SOURCE EXTRACT:
────

Pointed Rhinoceros stampedes the Geary stage

Rhino 1
Berenger (David Breitbarth) watches in horror as citizens of his village turn into rhinoceroses in Eugène Ionesco’s Rhinoceros at American Conservatory Theater’s Geary Theater. Below: Citizens attempt to remain civilized in the face of craziness as people transform into beasts all around them. The cast includes (from left) Jomar Tagatac as Mr. Botard, Danny Scheie as Mr. Papillon, Trish Mulholland as Mrs. Boeuf (rear, on the back of a giant rhino), David Breitbarth as Berenger, Rona Figueroa as Daisy and Teddy Spencer as Mr. Dudard. Photos by Kevin Berne

There are multiple points in human history when Eugène Ionesco’s Rhinoceros would make for funny/terrifying entertainment. Unfortunately, this is one of them.

In Ionesco’s 1959 play, a small French village is best by giant horned pachyderms. Or, more accurately, the citizens are, one by one, turning into beasts. It’s up to one man to resist the herd mentality, hang on to his sanity and resist whatever sort of magic is transforming small-town people into rampaging creatures.

────

GIVEN INFORMATION:
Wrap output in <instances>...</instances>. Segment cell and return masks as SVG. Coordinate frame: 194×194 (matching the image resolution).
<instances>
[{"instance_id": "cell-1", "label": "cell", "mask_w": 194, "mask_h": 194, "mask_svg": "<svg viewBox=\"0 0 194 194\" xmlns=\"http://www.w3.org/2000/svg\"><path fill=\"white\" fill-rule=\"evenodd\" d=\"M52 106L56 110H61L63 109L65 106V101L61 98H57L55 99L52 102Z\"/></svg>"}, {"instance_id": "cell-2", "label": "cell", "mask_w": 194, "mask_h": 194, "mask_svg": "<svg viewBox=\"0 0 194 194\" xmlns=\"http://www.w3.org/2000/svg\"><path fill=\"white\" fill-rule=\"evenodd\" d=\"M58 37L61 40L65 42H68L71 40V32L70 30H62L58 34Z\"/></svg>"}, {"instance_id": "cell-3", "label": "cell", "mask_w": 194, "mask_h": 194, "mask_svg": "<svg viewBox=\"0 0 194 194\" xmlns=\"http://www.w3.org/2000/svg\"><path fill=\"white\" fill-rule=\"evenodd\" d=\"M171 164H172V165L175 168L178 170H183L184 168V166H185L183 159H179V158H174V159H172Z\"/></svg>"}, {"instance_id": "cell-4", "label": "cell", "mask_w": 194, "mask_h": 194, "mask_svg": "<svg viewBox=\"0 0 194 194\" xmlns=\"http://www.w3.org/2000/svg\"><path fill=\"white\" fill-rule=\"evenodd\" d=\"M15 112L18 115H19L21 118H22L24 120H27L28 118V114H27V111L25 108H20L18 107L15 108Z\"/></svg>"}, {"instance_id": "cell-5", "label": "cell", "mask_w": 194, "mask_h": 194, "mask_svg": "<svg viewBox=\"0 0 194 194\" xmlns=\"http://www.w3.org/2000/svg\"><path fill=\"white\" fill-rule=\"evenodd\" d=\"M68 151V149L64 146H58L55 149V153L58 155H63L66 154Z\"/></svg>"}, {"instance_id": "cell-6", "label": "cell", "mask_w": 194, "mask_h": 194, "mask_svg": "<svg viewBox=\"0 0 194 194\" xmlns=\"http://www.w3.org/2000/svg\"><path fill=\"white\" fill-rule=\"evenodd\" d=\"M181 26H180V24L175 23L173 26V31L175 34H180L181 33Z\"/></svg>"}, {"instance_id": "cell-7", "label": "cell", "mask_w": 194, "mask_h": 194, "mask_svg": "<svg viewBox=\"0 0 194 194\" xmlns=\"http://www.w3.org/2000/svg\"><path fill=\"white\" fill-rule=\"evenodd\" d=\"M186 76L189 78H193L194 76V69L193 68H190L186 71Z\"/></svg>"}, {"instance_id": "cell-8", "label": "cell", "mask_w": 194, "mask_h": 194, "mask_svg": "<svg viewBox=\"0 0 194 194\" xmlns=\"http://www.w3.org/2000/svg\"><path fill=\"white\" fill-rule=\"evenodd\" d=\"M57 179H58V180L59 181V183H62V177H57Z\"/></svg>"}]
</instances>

────

REQUIRED ACTIONS:
1. In the Rhinoceros review, rewrite the part that opens with the words containing "There are multiple" and closes with "into rampaging creatures.", substituting "mammals" for "pachyderms".
2. Answer these questions from the Rhinoceros review:
(a) In what year was Ionesco's play written?
(b) Which actor plays Berenger?
(c) Who took the photos?
3. Carry on the Rhinoceros review from the point where it stops.

FINAL ANSWERS:
1.
There are multiple points in human history when Eugène Ionesco’s Rhinoceros would make for funny/terrifying entertainment. Unfortunately, this is one of them.

In Ionesco’s 1959 play, a small French village is best by giant horned mammals. Or, more accurately, the citizens are, one by one, turning into beasts. It’s up to one man to resist the herd mentality, hang on to his sanity and resist whatever sort of magic is transforming small-town people into rampaging creatures.

2.
(a) 1959
(b) David Breitbarth
(c) Kevin Berne

3.
There is never a moment in director Frank Galati’s robust production now at the Geary Theater courtesy of American Conservatory Theater that the audience doesn’t feel the weight of everything happening outside the theater walls, from coast to coast in this small French village we call America. The rhinos in the play (and we see a few of them in Robert Perdziola’s stage design and they’re awesome in every sense of the word) aren’t wearing red baseball caps, but they might as well be.

You might say, hey, wait. Ionesco was responding to Nazis and other really bad people from the 20th century, to which I would say, hey, we have Nazis of our own and hordes of bad people who seem hellbent on lying, cheating, destroying and stupefying. So it’s the perfect climate for Rhinoceros, which goes from silly to scary in only 90 minutes (including intermission).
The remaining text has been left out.